[Saved entries]
— START —
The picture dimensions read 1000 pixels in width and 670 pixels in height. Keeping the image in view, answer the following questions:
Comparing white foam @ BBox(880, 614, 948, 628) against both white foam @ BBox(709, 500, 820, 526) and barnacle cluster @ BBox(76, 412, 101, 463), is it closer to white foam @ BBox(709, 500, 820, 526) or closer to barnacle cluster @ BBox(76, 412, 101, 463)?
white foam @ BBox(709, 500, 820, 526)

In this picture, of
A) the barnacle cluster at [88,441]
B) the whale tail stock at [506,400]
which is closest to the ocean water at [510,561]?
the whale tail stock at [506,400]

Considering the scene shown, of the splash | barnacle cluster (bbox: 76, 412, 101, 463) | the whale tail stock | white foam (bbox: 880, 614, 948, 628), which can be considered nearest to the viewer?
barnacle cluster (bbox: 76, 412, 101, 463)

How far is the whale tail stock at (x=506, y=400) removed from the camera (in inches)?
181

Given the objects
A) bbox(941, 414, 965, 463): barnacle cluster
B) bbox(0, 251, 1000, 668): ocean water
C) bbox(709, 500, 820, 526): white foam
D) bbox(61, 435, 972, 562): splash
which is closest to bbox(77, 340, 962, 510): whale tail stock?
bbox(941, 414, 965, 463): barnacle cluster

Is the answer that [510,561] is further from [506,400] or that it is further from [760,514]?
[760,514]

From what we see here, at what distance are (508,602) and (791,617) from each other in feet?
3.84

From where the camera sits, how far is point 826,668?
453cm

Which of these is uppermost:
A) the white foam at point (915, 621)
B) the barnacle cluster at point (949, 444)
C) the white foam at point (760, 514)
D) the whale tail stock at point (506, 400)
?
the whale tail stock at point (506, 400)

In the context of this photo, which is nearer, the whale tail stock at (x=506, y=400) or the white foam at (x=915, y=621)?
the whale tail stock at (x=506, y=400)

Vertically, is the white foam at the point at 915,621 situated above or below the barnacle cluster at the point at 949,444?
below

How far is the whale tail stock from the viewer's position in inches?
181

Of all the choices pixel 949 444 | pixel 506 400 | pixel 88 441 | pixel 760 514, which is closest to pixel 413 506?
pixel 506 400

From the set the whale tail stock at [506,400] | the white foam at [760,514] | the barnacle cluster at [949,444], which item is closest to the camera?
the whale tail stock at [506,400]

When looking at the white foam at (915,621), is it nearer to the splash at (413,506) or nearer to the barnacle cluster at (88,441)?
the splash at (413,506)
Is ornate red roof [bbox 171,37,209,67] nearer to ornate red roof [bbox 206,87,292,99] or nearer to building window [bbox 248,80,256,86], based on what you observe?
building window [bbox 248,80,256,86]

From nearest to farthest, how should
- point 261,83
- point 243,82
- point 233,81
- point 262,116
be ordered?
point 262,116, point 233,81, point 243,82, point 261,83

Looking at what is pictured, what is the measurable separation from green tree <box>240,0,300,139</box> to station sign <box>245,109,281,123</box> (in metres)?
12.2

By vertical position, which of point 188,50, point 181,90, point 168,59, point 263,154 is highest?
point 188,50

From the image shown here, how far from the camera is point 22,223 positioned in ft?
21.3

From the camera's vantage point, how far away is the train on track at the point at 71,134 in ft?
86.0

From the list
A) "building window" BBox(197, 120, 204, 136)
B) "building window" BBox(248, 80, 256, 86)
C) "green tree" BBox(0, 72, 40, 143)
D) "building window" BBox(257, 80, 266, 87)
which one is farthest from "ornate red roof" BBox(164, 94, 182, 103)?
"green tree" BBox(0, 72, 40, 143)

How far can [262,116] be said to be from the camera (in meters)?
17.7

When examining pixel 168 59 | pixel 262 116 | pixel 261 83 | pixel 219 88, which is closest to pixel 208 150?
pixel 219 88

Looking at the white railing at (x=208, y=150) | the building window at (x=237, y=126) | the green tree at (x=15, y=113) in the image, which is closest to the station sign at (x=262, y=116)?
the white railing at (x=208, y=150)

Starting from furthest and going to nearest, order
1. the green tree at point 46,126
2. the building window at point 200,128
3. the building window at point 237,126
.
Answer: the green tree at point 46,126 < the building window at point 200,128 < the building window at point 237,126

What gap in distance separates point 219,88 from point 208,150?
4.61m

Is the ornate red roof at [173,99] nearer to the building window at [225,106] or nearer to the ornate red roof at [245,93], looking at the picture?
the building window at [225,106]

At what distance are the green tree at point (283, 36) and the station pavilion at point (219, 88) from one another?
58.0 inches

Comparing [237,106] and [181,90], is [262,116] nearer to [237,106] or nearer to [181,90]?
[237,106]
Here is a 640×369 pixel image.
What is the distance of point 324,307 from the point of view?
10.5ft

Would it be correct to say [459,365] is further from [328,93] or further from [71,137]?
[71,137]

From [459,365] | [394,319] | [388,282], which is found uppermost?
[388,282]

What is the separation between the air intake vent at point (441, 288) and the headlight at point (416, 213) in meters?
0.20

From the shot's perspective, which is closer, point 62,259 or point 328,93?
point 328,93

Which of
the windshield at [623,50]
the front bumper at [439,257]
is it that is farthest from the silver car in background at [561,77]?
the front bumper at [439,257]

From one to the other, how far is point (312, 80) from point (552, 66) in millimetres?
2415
— END —
- Exercise aim:
Please put every line of the listing above into a numbered list, leaving out the blank lines.

- Written answer:
1. The picture dimensions read 1000 pixels in width and 670 pixels in height. Keeping the image in view, answer the following questions:
2. Comparing white foam @ BBox(880, 614, 948, 628) against both white foam @ BBox(709, 500, 820, 526) and barnacle cluster @ BBox(76, 412, 101, 463), is it closer to white foam @ BBox(709, 500, 820, 526) or closer to barnacle cluster @ BBox(76, 412, 101, 463)?
3. white foam @ BBox(709, 500, 820, 526)
4. In this picture, of
5. A) the barnacle cluster at [88,441]
6. B) the whale tail stock at [506,400]
7. which is closest to the ocean water at [510,561]?
8. the whale tail stock at [506,400]
9. Considering the scene shown, of the splash | barnacle cluster (bbox: 76, 412, 101, 463) | the whale tail stock | white foam (bbox: 880, 614, 948, 628), which can be considered nearest to the viewer?
10. barnacle cluster (bbox: 76, 412, 101, 463)
11. How far is the whale tail stock at (x=506, y=400) removed from the camera (in inches)?
12. 181
13. Given the objects
14. A) bbox(941, 414, 965, 463): barnacle cluster
15. B) bbox(0, 251, 1000, 668): ocean water
16. C) bbox(709, 500, 820, 526): white foam
17. D) bbox(61, 435, 972, 562): splash
18. which is closest to bbox(77, 340, 962, 510): whale tail stock?
19. bbox(941, 414, 965, 463): barnacle cluster
20. Is the answer that [510,561] is further from [506,400] or that it is further from [760,514]?
21. [760,514]
22. From what we see here, at what distance are (508,602) and (791,617) from each other in feet?
23. 3.84
24. From where the camera sits, how far is point 826,668?
25. 453cm
26. Which of these is uppermost:
27. A) the white foam at point (915, 621)
28. B) the barnacle cluster at point (949, 444)
29. C) the white foam at point (760, 514)
30. D) the whale tail stock at point (506, 400)
31. ?
32. the whale tail stock at point (506, 400)
33. In the context of this photo, which is nearer, the whale tail stock at (x=506, y=400) or the white foam at (x=915, y=621)?
34. the whale tail stock at (x=506, y=400)
35. Vertically, is the white foam at the point at 915,621 situated above or below the barnacle cluster at the point at 949,444?
36. below
37. How far is the whale tail stock from the viewer's position in inches?
38. 181
39. Of all the choices pixel 949 444 | pixel 506 400 | pixel 88 441 | pixel 760 514, which is closest to pixel 413 506?
40. pixel 506 400
41. From the set the whale tail stock at [506,400] | the white foam at [760,514] | the barnacle cluster at [949,444], which item is closest to the camera?
42. the whale tail stock at [506,400]
43. When looking at the white foam at (915,621), is it nearer to the splash at (413,506) or nearer to the barnacle cluster at (88,441)?
44. the splash at (413,506)
45. Is ornate red roof [bbox 171,37,209,67] nearer to ornate red roof [bbox 206,87,292,99] or nearer to building window [bbox 248,80,256,86], based on what you observe?
46. building window [bbox 248,80,256,86]
47. From nearest to farthest, how should
48. - point 261,83
49. - point 243,82
50. - point 233,81
51. - point 262,116
52. be ordered?
53. point 262,116, point 233,81, point 243,82, point 261,83
54. Looking at what is pictured, what is the measurable separation from green tree <box>240,0,300,139</box> to station sign <box>245,109,281,123</box> (in metres)?
55. 12.2
56. By vertical position, which of point 188,50, point 181,90, point 168,59, point 263,154 is highest?
57. point 188,50
58. From the image shown here, how far from the camera is point 22,223 positioned in ft?
59. 21.3
60. From the camera's vantage point, how far away is the train on track at the point at 71,134 in ft?
61. 86.0
62. From the list
63. A) "building window" BBox(197, 120, 204, 136)
64. B) "building window" BBox(248, 80, 256, 86)
65. C) "green tree" BBox(0, 72, 40, 143)
66. D) "building window" BBox(257, 80, 266, 87)
67. which one is farthest from "ornate red roof" BBox(164, 94, 182, 103)?
68. "green tree" BBox(0, 72, 40, 143)
69. How far can [262,116] be said to be from the camera (in meters)?
70. 17.7
71. When examining pixel 168 59 | pixel 262 116 | pixel 261 83 | pixel 219 88, which is closest to pixel 208 150?
72. pixel 219 88
73. Looking at the white railing at (x=208, y=150) | the building window at (x=237, y=126) | the green tree at (x=15, y=113) in the image, which is closest to the station sign at (x=262, y=116)?
74. the white railing at (x=208, y=150)
75. Starting from furthest and going to nearest, order
76. 1. the green tree at point 46,126
77. 2. the building window at point 200,128
78. 3. the building window at point 237,126
79. .
80. Answer: the green tree at point 46,126 < the building window at point 200,128 < the building window at point 237,126
81. What gap in distance separates point 219,88 from point 208,150?
82. 4.61m
83. Is the ornate red roof at [173,99] nearer to the building window at [225,106] or nearer to the ornate red roof at [245,93], looking at the picture?
84. the building window at [225,106]
85. At what distance are the green tree at point (283, 36) and the station pavilion at point (219, 88) from one another?
86. 58.0 inches
87. Comparing [237,106] and [181,90], is [262,116] nearer to [237,106] or nearer to [181,90]?
88. [237,106]
89. Here is a 640×369 pixel image.
90. What is the distance of point 324,307 from the point of view?
91. 10.5ft
92. Would it be correct to say [459,365] is further from [328,93] or further from [71,137]?
93. [71,137]
94. From [459,365] | [394,319] | [388,282], which is found uppermost?
95. [388,282]
96. What is the separation between the air intake vent at point (441, 288) and the headlight at point (416, 213) in meters?
97. 0.20
98. From the shot's perspective, which is closer, point 62,259 or point 328,93?
99. point 328,93
100. Which of
101. the windshield at [623,50]
102. the front bumper at [439,257]
103. is it that is farthest from the silver car in background at [561,77]?
104. the front bumper at [439,257]
105. From one to the other, how far is point (312, 80) from point (552, 66) in millimetres?
106. 2415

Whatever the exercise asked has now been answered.